• Selected text
Heavy Regulation, Dysfunctional Governance
Financial regulation has produced a lot of laws and a lot of spending but poor priorities and little success in using the most important laws to head off a disaster. The pattern is reminiscent of how legislators often seem more interested in building new highways — which are highly visible projects — than in maintaining old ones.
The biggest financial deregulation in recent times has been an implicit one — namely, that hedge funds and many new exotic financial instruments have grown in importance but have remained largely unregulated. To be sure, these institutions contributed to the severity of the Bear Stearns crisis and to the related global credit crisis. But it’s not obvious that the less regulated financial sector performed any worse than the highly regulated housing and bank mortgage lending sectors, including, of course, the government-sponsored mortgage agencies.
In other words, the regulation that we have didn’t work very well.
There are two ways to view this history. First, with the benefit of hindsight, one could argue that we needed only a stronger political will to regulate every corner of finance and avert a crisis.
Under the second view, which I prefer, regulators will never be in a position to accurately evaluate or second-guess many of the most important market transactions. In finance, trillions of dollars change hands, market players are very sophisticated, and much of the activity takes place outside the United States — or easily could.

• Stored data
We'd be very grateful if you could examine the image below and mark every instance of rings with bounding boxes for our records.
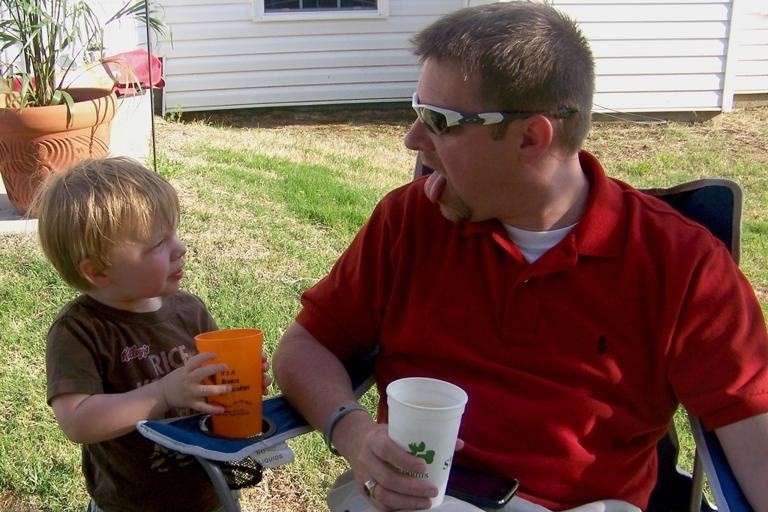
[364,479,376,498]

• Things to do
A: Answer these from the passage on financial regulation:
(i) What does it identify as the biggest financial deregulation in recent times?
(ii) What habit of legislators does it compare the pattern of financial regulation to?
(iii) Under the second view, what will regulators never be in a position to do?
B: Translate this sentence from the passage on financial regulation into Spanish: "In other words, the regulation that we have didn’t work very well."
The listing is separate material and is not tied to the passage on financial regulation.

• Solutions to the exercise
A:
(i) An implicit one: hedge funds and many new exotic financial instruments have grown in importance but have remained largely unregulated.
(ii) Legislators often seem more interested in building new highways than in maintaining old ones.
(iii) Accurately evaluate or second-guess many of the most important market transactions.

B: En otras palabras, la regulación que tenemos no funcionó muy bien.